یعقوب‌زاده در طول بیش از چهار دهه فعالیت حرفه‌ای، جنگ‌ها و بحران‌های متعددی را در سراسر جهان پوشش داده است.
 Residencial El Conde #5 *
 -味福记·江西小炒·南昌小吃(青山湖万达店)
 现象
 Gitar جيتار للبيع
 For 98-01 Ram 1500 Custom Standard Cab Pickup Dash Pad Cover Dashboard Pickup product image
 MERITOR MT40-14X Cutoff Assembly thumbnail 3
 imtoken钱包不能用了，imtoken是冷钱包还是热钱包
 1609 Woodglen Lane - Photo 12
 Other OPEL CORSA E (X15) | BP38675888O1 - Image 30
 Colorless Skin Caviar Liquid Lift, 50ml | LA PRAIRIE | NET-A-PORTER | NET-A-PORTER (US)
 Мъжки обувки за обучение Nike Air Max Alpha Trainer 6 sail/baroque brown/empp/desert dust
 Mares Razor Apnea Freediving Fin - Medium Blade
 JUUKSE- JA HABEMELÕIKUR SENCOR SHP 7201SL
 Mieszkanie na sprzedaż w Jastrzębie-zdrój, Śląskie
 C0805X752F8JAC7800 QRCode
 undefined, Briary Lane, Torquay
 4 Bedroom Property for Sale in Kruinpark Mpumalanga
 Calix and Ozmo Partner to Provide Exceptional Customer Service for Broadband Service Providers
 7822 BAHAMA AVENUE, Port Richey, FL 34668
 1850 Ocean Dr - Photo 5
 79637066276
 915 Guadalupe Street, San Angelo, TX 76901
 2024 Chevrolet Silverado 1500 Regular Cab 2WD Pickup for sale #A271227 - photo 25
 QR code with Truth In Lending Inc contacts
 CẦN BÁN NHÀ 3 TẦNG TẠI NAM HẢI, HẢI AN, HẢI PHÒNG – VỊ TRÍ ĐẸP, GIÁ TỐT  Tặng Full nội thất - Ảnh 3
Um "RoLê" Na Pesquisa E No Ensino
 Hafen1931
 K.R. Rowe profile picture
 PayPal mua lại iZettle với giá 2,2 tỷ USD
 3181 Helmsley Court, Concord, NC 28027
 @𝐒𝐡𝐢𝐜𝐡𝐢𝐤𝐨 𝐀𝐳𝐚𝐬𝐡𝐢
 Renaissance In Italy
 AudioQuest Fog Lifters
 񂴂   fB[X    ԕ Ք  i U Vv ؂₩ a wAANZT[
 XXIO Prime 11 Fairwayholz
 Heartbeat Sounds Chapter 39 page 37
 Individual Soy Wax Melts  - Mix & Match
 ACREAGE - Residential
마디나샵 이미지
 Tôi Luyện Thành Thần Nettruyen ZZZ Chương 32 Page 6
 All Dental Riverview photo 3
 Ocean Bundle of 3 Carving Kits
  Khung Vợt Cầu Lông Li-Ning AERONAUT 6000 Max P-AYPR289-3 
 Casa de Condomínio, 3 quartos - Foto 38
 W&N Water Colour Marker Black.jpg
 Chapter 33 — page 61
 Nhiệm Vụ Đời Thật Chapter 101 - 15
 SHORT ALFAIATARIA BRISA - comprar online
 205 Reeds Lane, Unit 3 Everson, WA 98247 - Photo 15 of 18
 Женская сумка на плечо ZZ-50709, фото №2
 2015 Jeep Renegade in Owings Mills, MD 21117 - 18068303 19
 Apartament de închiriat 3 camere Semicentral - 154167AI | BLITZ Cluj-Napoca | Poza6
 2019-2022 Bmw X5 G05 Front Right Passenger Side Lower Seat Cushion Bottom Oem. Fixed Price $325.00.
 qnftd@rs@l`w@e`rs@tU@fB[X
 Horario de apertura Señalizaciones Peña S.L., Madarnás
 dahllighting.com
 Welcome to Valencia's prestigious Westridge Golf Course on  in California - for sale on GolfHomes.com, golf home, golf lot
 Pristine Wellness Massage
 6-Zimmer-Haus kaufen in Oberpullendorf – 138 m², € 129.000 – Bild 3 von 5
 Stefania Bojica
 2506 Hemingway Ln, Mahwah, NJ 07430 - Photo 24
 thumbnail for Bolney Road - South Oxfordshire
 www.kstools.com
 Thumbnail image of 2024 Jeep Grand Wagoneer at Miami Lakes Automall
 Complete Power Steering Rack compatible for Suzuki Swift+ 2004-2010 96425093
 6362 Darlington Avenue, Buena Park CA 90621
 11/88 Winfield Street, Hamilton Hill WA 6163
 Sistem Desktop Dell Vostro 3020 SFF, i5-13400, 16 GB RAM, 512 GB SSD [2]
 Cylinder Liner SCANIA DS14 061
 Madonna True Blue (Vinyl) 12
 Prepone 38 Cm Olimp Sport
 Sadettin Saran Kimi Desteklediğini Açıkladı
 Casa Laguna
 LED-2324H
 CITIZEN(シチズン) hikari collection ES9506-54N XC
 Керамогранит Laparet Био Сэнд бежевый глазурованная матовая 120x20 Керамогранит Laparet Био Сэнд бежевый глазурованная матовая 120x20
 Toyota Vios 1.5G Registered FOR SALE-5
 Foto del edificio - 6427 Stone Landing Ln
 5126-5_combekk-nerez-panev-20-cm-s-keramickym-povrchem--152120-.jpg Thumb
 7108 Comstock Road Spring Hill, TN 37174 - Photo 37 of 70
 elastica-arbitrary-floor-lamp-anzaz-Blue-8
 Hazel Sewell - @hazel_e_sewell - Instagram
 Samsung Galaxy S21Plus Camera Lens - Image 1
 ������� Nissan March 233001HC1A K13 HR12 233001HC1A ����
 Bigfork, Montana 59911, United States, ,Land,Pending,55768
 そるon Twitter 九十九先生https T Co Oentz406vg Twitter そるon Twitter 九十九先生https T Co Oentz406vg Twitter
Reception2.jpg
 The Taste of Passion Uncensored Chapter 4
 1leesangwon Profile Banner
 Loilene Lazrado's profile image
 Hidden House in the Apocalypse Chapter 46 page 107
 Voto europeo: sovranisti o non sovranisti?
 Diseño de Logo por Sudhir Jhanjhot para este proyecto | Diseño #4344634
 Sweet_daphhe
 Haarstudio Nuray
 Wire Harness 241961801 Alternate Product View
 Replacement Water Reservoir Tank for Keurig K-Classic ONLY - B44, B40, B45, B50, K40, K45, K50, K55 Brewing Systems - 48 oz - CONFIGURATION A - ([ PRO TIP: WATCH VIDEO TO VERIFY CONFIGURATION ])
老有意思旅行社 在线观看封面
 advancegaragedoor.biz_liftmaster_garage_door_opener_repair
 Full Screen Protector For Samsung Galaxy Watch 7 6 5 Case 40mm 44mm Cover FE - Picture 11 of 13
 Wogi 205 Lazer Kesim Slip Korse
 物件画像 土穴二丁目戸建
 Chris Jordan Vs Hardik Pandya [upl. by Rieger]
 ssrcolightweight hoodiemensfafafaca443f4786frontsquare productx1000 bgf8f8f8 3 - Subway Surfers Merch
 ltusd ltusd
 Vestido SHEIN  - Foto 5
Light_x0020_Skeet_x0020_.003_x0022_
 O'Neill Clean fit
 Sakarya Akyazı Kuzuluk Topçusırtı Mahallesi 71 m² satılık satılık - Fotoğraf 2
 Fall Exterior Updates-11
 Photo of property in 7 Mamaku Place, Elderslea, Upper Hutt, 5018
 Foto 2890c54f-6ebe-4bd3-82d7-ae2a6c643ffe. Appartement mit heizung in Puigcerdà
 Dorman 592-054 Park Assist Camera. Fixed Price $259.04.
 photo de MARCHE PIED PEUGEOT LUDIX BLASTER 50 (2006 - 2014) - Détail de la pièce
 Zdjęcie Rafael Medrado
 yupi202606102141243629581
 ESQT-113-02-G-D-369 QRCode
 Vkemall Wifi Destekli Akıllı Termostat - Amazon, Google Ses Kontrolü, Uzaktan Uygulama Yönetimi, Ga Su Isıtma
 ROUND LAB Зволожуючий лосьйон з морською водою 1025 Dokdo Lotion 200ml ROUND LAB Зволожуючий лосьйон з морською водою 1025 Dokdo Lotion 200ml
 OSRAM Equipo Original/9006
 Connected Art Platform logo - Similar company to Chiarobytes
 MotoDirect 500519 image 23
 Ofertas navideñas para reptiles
* * * * * * *
Above are the lines; repeat exactly the ones from the line containing "Tôi Luyện Thành" down to the line containing "Horario de apertura", both inclusive.

 Tôi Luyện Thành Thần Nettruyen ZZZ Chương 32 Page 6
 All Dental Riverview photo 3
 Ocean Bundle of 3 Carving Kits
  Khung Vợt Cầu Lông Li-Ning AERONAUT 6000 Max P-AYPR289-3 
 Casa de Condomínio, 3 quartos - Foto 38
 W&N Water Colour Marker Black.jpg
 Chapter 33 — page 61
 Nhiệm Vụ Đời Thật Chapter 101 - 15
 SHORT ALFAIATARIA BRISA - comprar online
 205 Reeds Lane, Unit 3 Everson, WA 98247 - Photo 15 of 18
 Женская сумка на плечо ZZ-50709, фото №2
 2015 Jeep Renegade in Owings Mills, MD 21117 - 18068303 19
 Apartament de închiriat 3 camere Semicentral - 154167AI | BLITZ Cluj-Napoca | Poza6
 2019-2022 Bmw X5 G05 Front Right Passenger Side Lower Seat Cushion Bottom Oem. Fixed Price $325.00.
 qnftd@rs@l`w@e`rs@tU@fB[X
 Horario de apertura Señalizaciones Peña S.L., Madarnás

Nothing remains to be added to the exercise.